中小企業庁では、毎年3月と9月の「価格交渉促進月間」に合わせ、受注企業が、発注企業にどの程度価格交渉・価格転嫁できたかを把握するための調査を実施している。2024年9月時点の調査の結果、発注側企業からの申し入れがあり、価格交渉が行われた割合は、前回から約2ポイント増の28.3%で、価格交渉できる雰囲気がさらに醸成されつつあることがわかった。
「価格転嫁」とは、モノやサービスを製造・提供する際にコストが膨らんだとき、その上昇分を価格に反映すること。そして、その「価格転嫁」に先立って行われるのが、発注者・受注者間で行われる「価格交渉」であり、この2つはクルマの両輪といえる。
調査の結果、価格転嫁率は49.7%で、コストの増額分を全額価格転嫁できた企業の割合が増加したものの、「転嫁できた企業」と「できない企業」とで二極化が明らかとなっている。
価格交渉が行われた企業のうち、7割超が「労務費についても価格交渉が実施された」と回答した。

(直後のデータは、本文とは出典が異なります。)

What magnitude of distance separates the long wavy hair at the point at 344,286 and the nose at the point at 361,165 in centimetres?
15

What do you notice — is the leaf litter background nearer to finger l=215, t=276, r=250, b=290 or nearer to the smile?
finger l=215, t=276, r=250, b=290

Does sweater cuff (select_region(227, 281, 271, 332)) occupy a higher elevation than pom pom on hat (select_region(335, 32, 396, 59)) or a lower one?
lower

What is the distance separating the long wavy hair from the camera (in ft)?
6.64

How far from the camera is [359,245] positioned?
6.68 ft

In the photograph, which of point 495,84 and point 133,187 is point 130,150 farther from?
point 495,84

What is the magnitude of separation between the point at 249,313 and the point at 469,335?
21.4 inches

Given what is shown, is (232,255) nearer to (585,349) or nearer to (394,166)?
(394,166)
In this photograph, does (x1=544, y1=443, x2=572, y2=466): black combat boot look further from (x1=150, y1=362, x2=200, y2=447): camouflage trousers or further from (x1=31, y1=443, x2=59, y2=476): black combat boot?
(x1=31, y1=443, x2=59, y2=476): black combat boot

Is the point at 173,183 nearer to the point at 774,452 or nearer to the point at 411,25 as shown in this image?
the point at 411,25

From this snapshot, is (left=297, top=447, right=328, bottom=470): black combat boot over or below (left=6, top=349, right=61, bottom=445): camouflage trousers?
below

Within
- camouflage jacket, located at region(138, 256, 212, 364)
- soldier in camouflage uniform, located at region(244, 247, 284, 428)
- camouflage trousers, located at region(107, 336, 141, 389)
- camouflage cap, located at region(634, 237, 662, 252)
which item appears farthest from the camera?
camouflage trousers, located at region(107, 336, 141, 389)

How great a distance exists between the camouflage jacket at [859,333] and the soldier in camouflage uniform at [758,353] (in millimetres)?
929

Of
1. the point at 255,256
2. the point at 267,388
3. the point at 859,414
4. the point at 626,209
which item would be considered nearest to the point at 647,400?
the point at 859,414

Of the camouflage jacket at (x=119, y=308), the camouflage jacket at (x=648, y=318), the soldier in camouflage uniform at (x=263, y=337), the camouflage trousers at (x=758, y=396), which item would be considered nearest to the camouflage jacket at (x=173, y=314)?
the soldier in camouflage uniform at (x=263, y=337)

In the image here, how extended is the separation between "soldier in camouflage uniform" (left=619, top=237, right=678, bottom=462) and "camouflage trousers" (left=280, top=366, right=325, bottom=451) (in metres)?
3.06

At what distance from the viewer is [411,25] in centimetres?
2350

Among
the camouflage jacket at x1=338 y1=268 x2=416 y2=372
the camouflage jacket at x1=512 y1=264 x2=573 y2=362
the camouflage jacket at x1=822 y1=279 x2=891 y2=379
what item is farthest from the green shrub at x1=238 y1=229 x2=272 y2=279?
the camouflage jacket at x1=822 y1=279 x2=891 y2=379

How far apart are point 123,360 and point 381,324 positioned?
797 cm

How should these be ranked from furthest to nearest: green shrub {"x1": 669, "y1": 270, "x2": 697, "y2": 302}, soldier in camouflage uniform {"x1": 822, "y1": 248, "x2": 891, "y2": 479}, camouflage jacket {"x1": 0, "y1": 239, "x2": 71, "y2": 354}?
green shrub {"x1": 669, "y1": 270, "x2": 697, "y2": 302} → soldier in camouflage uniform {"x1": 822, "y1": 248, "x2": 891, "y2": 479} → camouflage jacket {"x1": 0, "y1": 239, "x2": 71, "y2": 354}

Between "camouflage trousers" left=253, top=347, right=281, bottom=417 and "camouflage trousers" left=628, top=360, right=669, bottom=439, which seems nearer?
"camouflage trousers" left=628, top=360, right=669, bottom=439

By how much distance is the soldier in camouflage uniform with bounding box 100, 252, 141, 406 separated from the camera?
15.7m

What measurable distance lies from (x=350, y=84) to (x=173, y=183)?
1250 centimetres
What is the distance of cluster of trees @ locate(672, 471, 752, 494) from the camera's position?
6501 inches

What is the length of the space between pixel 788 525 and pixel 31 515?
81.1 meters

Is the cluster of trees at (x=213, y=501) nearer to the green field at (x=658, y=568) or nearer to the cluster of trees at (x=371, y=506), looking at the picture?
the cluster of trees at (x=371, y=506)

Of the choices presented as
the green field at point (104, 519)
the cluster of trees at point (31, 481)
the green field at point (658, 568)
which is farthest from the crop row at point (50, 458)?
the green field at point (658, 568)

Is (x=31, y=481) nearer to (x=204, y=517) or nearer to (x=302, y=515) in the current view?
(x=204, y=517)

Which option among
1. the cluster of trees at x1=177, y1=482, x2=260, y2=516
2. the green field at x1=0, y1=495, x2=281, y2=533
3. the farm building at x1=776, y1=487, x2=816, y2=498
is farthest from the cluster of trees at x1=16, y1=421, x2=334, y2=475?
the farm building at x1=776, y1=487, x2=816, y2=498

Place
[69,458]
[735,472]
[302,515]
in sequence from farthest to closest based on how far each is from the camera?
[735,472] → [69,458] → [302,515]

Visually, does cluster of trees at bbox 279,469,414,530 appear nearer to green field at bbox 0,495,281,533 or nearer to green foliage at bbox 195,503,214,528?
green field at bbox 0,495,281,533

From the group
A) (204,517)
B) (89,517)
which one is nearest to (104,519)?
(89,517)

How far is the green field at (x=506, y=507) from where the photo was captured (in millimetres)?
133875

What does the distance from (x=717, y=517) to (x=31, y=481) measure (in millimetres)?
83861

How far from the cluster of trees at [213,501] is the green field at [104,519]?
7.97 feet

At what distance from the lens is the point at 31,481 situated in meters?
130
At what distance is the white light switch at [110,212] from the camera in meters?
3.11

価格交渉が行われたものの、コスト上昇分の全額の価格転嫁には至らなかった企業のうち、発注企業から価格転嫁について、「納得できる説明があった」と回答した企業は約6割であった。
サプライチェーンの段階と価格転嫁の関係については、受注企業の取引階層が深くなるにつれて、価格転嫁の割合が低くなる傾向がみられた。
賃上げ率については、価格転嫁ができている割合が高いほど、受注企業の賃上げ率も高い傾向がみられた。
今後は、来年2月上旬目途に発注企業ごとの価格交渉・価格転嫁の評価を記載したリストを公表し、その後、評価が芳しくない企業に対する、所管大臣名による指導・助言を行う予定。